Experimental Results and Analysis
By
Alianza Lima
Amine, Amruta, Sam, Suchitra
=============================================================================
Experiments Done
=============================================================================
Aim
To observe the precision and recalls on various review and sanity data
sets under different windowing and scaling conditions.
Data Used -
test data
car1 data
play station data
sanity data (around 100 instances from Line data)
-----------------------------------------------------------------------------
Experiments Set 1 :
Run the program on various review and sanity data sets without scaling
and windowing.
Experimental Conditions :
No scaling - All terms in the review are equally weighted
No Windowing - The algorithm will assign the review
positive tag if the calculated sentiment > 0
negative tag if the calculated sentiment < 0
undecided tag if the calculated sentiment = 0
Since All reviews were attempted, precision and recall were almost equal
Results Obtained -
TABLE1
----------------------------------------
DATA PRECISION RECALL |
test 55% 55% |
car1 75% 75% |
play station 55% 55% |
sanity 49% 49% |
----------------------------------------
Hardly any review was classified as undecided as window size =1
Observations -
Algorithm does well by classifying good number of reviews correctly
Low accuracy for sanity data is expected as sanity data is supposed
to be neutral and should result in about half being classified right.
Conclusions -
We expect to see around 75% accuracy for any kind of review data that
supports our assumption that a review sentiment is really the sum of
it's word sentiments. This assumption is clearly not correct for all
types of data.
------------------------------------------------------------------------------
Experiment Set 2 :
Run the program on various review and sanity data sets and observe
results under various scaling techniques.
Aim
Draw conclusions about the sentiment structure of the review i.e.

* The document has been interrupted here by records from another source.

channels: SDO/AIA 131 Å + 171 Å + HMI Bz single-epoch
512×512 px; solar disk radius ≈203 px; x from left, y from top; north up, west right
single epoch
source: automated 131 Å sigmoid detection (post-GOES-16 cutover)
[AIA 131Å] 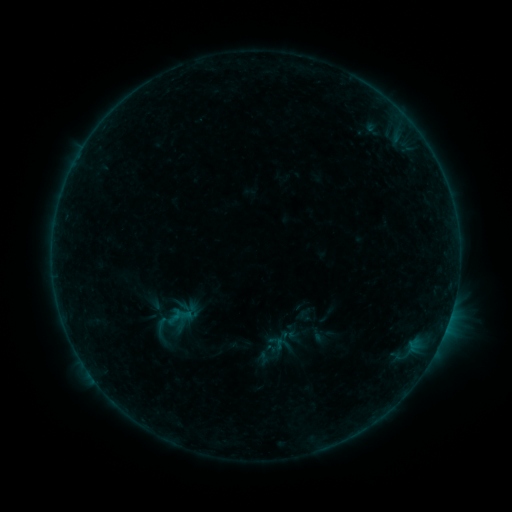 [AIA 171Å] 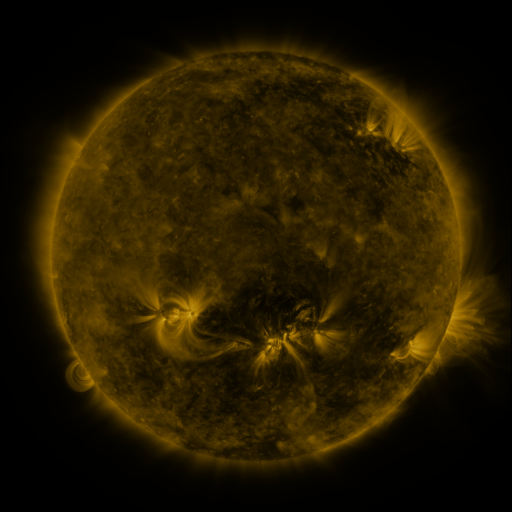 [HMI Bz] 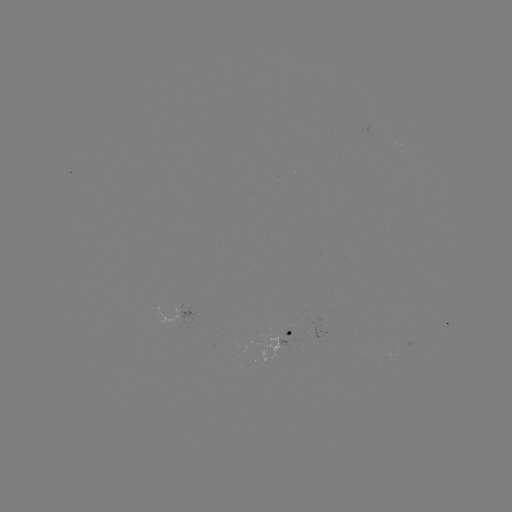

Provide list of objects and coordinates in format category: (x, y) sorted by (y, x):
sigmoid: (161, 326)
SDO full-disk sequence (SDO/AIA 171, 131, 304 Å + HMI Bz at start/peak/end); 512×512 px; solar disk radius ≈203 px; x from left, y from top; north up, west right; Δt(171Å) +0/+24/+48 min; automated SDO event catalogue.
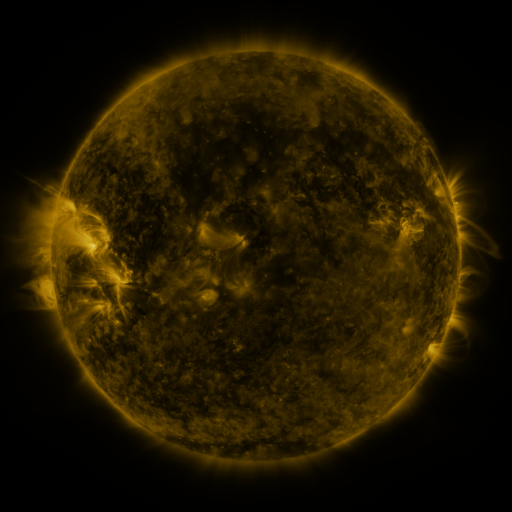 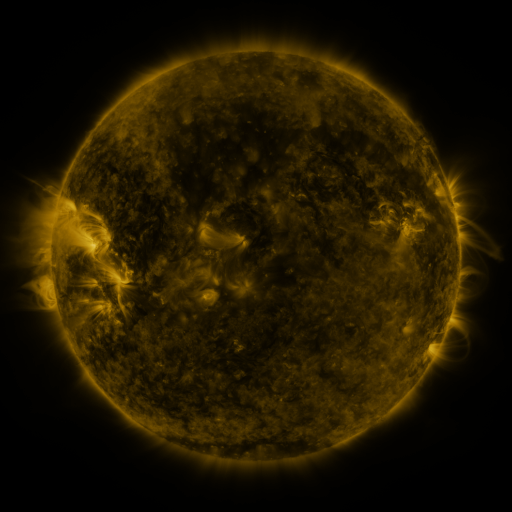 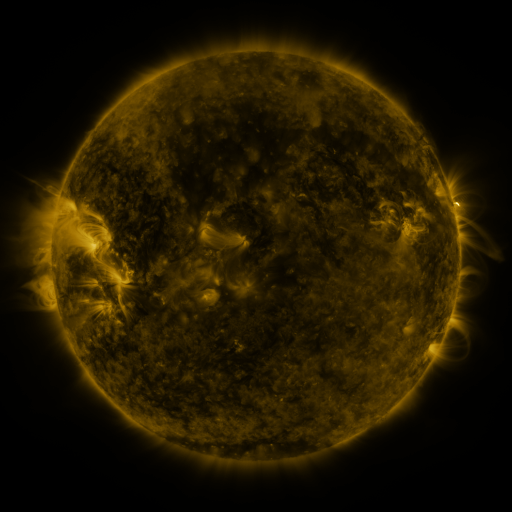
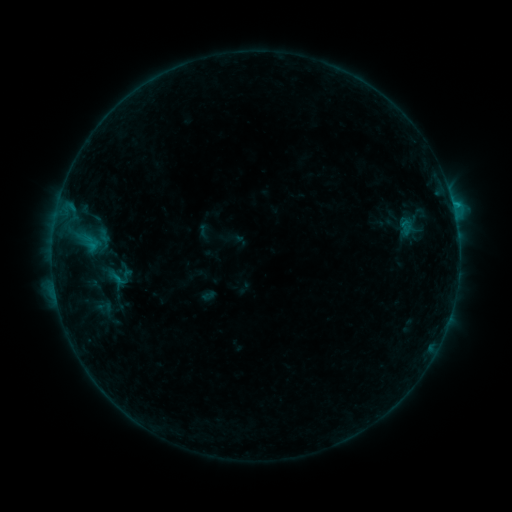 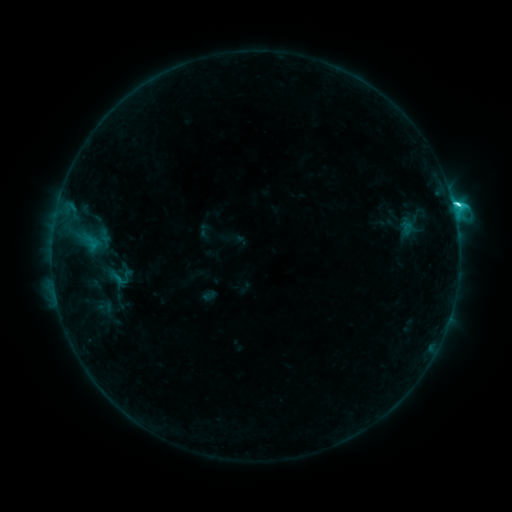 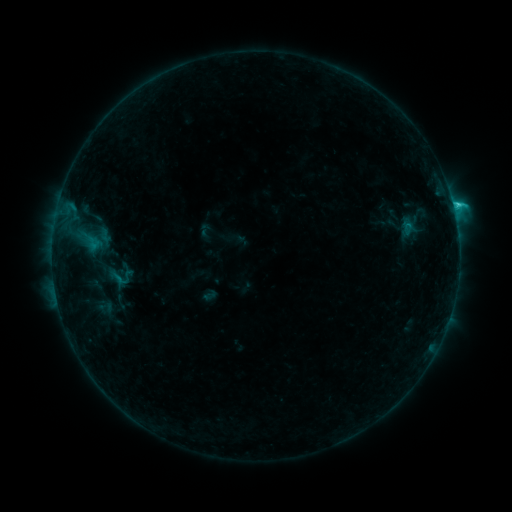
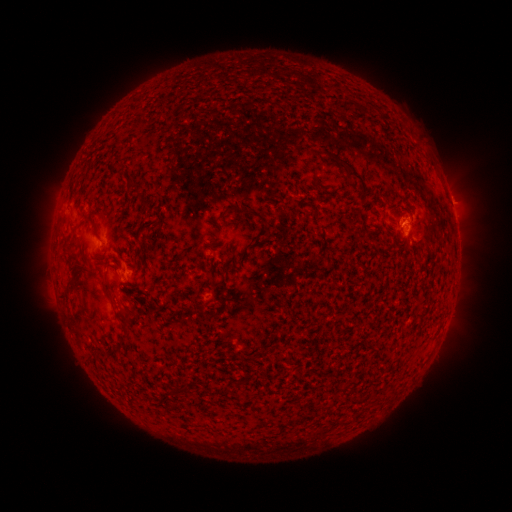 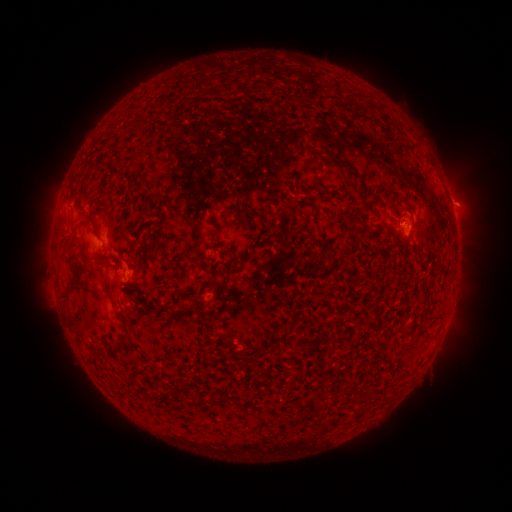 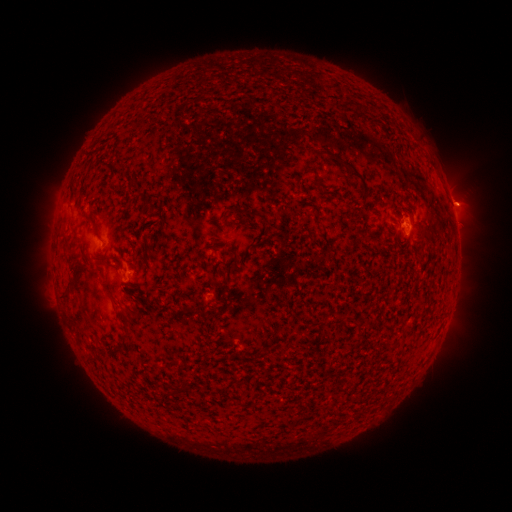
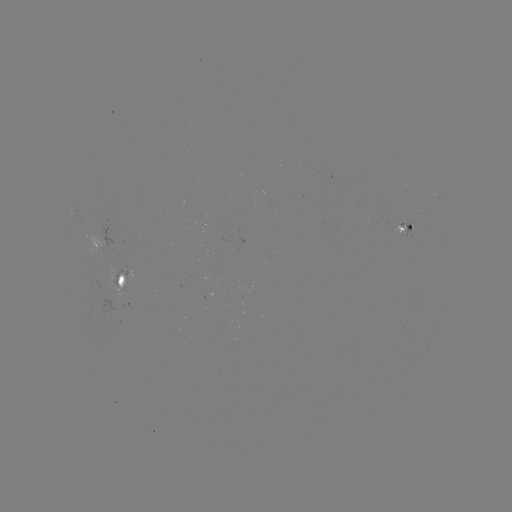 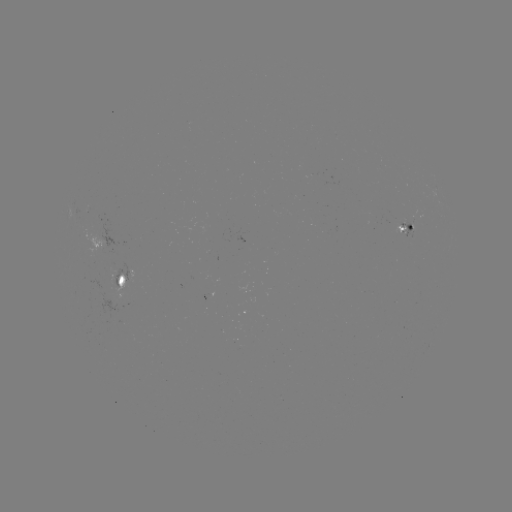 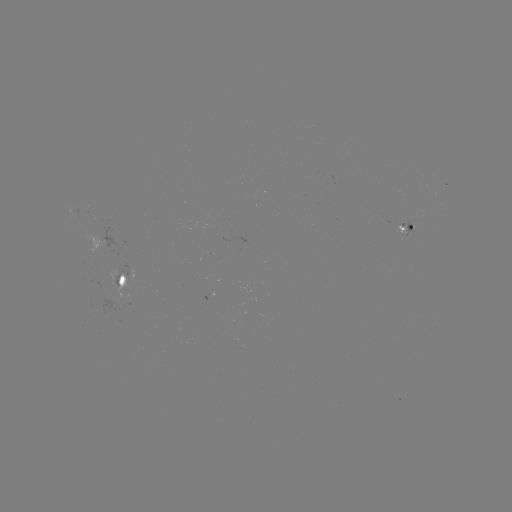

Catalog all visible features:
C3.0 flare: (453, 206)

To see if the review data has strongly sentiment determining terms
in specific section of the review
Experimental Conditions :
Four Types of Scaling methods -
No Scale - All Terms are equally weighted
Scale1 - Terms in the end of the review are more weighted
Scale2 - Terms in the beginning of the review are more
weighted
Scale3 - Weights are assigned to the terms in the increasing
order of their distance from Central term
No Windowing - The algorithm will assign the review
positive tag if the calculated sentiment > 0
negative tag if the calculated sentiment < 0
undecided tag if the calculated sentiment = 0
Since All reviews were attempted, precision and recall were equal
Results Obtained -
The table shows the precision values
TABLE2
-----------------------------------------
DATA SCALE1 SCALE2 SCALE3 |
test 56% 57% 59% |
car1 74% 75% 66% |
play-station 59% 58% 61% |
sanity 49% 49% 48% |
-----------------------------------------
[note- precision and recall are approximately same here as window = 1]
Observations -
Different scaling methods have different impacts on the precision
values.
Conclusions -
If a particular scaling method gives higher accuracy with a particular
data that means we can draw some fair conclusions about the location
of key sentiment determining terms in the review data.
e.g. If scale1 does very well for data set X, we can say that when
the end terms were weighted more, the algorithm could classify
most of the reviews correctly and hence the data X is expected to have
some sentiment determining terms in the end.
Future Experiments with scaling -
(1) Do scaling according to the topic in a particular section to weigh
the relevant terms. (This was the suggestion by somebody from the
audience when the project was presented.)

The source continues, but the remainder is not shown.